Jak wyglądałby polski rap, gdybyśmy chcieli opisać go piramidalną strukturą? Postanowiłem się trochę pobawić… albo po prostu wyklikałem męskie piątkowe wkrętki. Za cel obrałem schemat Abrahama Maslowa, tak aby reprezentantów naszego środowiska hip-hopowego umiejscowić na poszczególnych szczebelkach tej drabiny. Oczywiście, pół żartem/pół serio.

POZIOM 1. Potrzeby fizjologiczne „Chleba, wódy, skrętów grubych”

Najniższy z poziomów. Jego reprezentanci każdego dnia dążą do zaspokojenia najbardziej podstawowych z potrzeb (mieszkanie, jedzenie, ubranie, sen). Do tej grupy zalicza się osoby, które dzięki szeroko pojętej kulturze hip-hop zyskały popularność. Nie wpłynęło to jednak znacząco na ich rozwój. Nie mają szans aby wskoczyć na następny poziom. Głównymi przedstawicielami tej grupy są: Tiger i Kobra, Bonus BGC, MC Sowa.

POZIOM 2. Potrzeby bezpieczeństwa „Krajowa partia emerytów i raperów”

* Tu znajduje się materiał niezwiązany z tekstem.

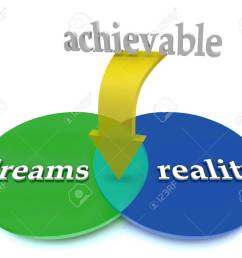 a venn diagram showing dreams overlapping with reality to illustrate achivable and possible opportunity stock photo [ 1300 x 1111 Pixel ]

Wygoda, spokój, wolność od strachu. Trzy słowa, które idealnie opisują hip-hopowych emerytów. Członkom tej grupy najbardziej zależy na pozostaniu aktywnym zawodowo. Boją się egzystencji poza grupą, której byli założycielami. Kilka lat temu wielu z nich z powodzeniem odnajdowało się na wyższych poziomach. Wraz z rozwojem technologii ich rola zaczęła maleć, przestali odnajdywać się w nowych mediach, a co za tym idzie stracili kontakt z grupą wiekową napędzającą hip-hopową gospodarkę. Nagrywają okazjonalnie lub za często, cieszą się dwudziestoma tysiącami wyświetleń, lub nie mogą się z nimi pogodzić. W tej grupie odnajduje się zarówno Wojtas Kielce jak i jej nowy nabytek PIH.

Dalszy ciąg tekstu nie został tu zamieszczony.